> **Problem description**
Please tally the lines below that contain the string "site" and reply with that figure only.

> **Data for processing**
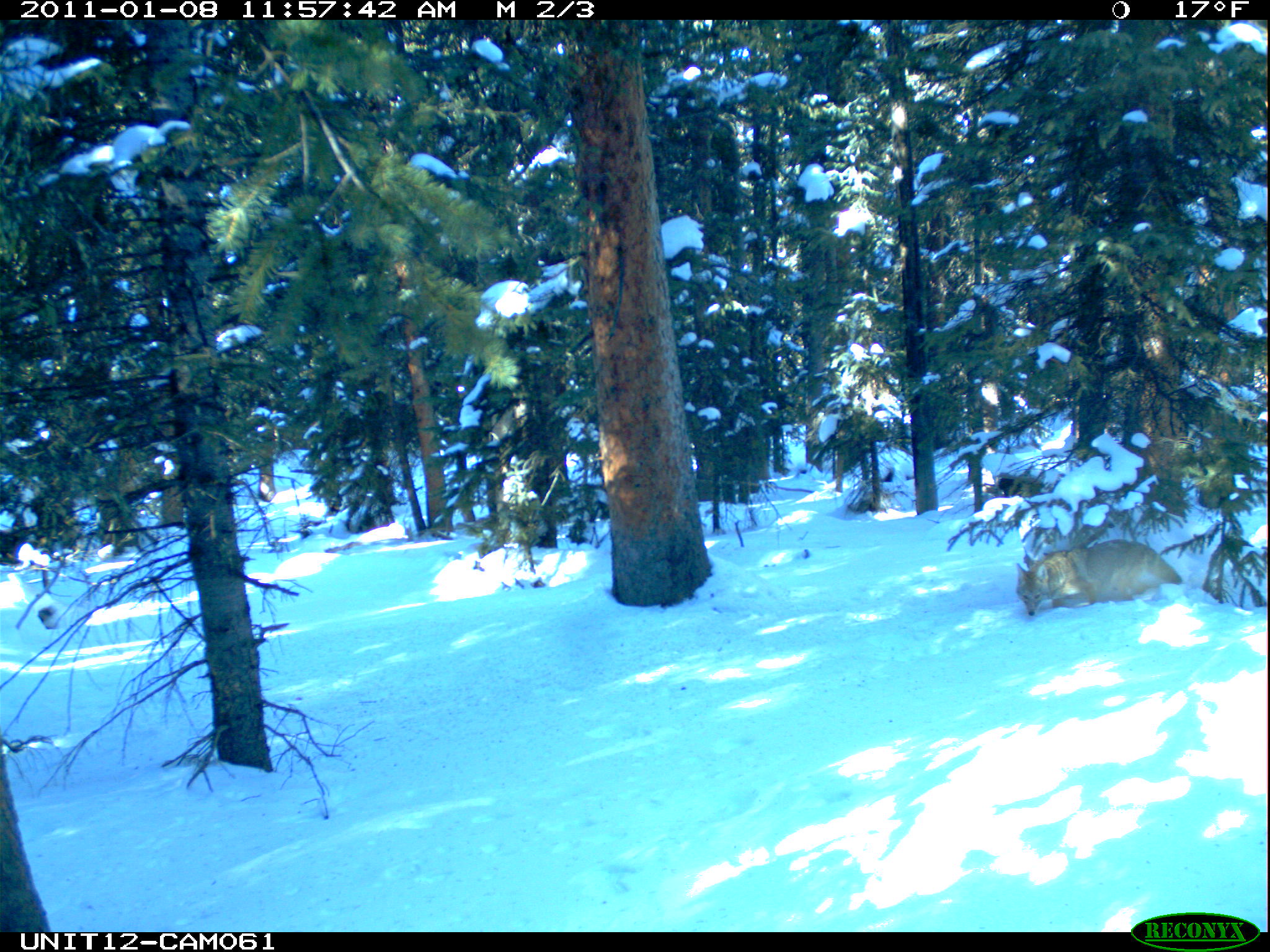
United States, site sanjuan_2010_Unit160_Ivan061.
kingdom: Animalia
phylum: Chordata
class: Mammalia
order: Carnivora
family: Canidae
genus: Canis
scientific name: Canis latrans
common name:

---

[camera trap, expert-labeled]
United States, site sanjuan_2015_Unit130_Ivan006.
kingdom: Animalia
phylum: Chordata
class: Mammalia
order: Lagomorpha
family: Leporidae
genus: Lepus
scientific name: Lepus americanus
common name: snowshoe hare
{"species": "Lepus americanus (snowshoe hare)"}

---

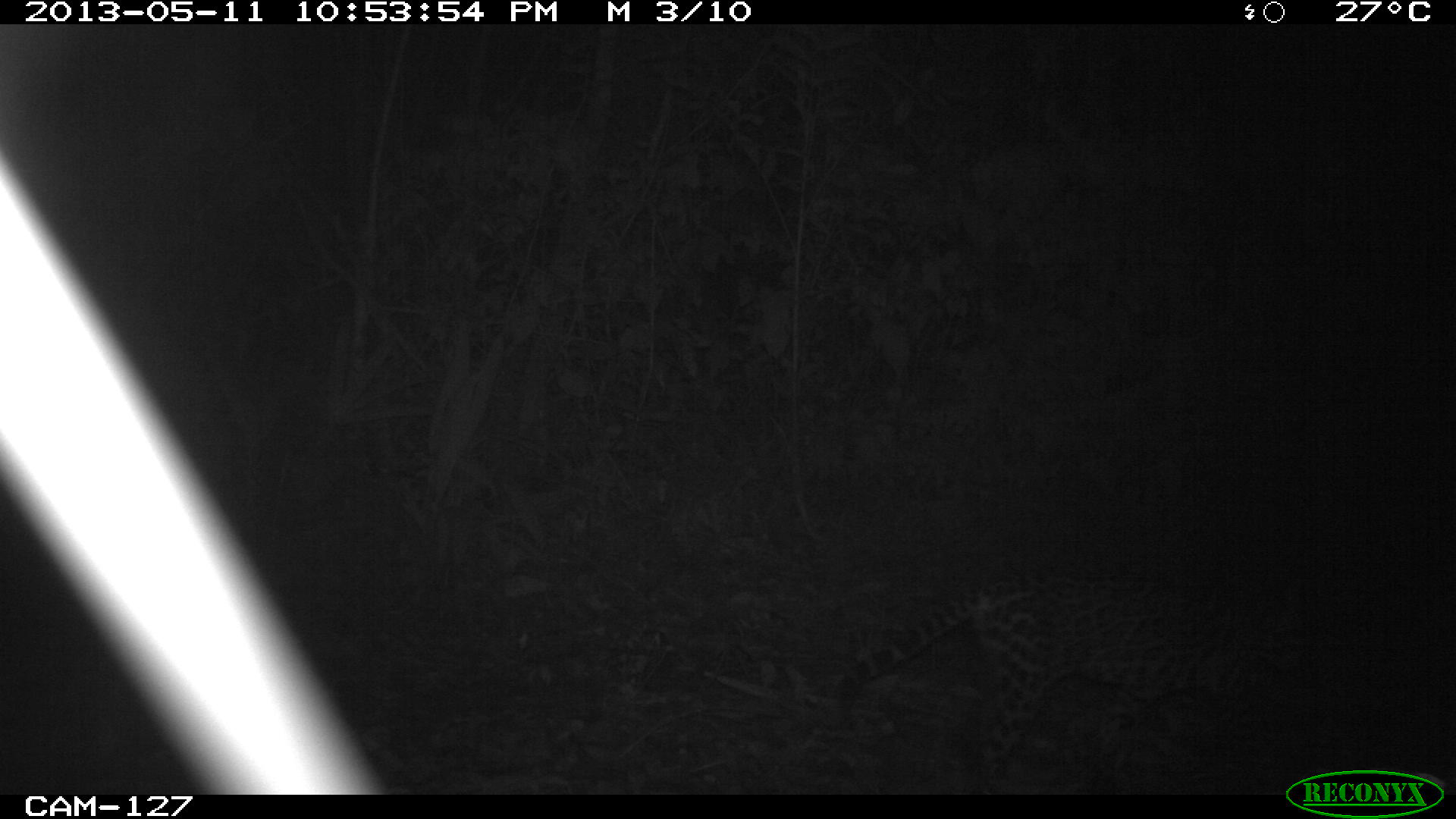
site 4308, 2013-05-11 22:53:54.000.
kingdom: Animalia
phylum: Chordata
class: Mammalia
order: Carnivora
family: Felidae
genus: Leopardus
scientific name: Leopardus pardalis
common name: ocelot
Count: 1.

> **Completed task**
3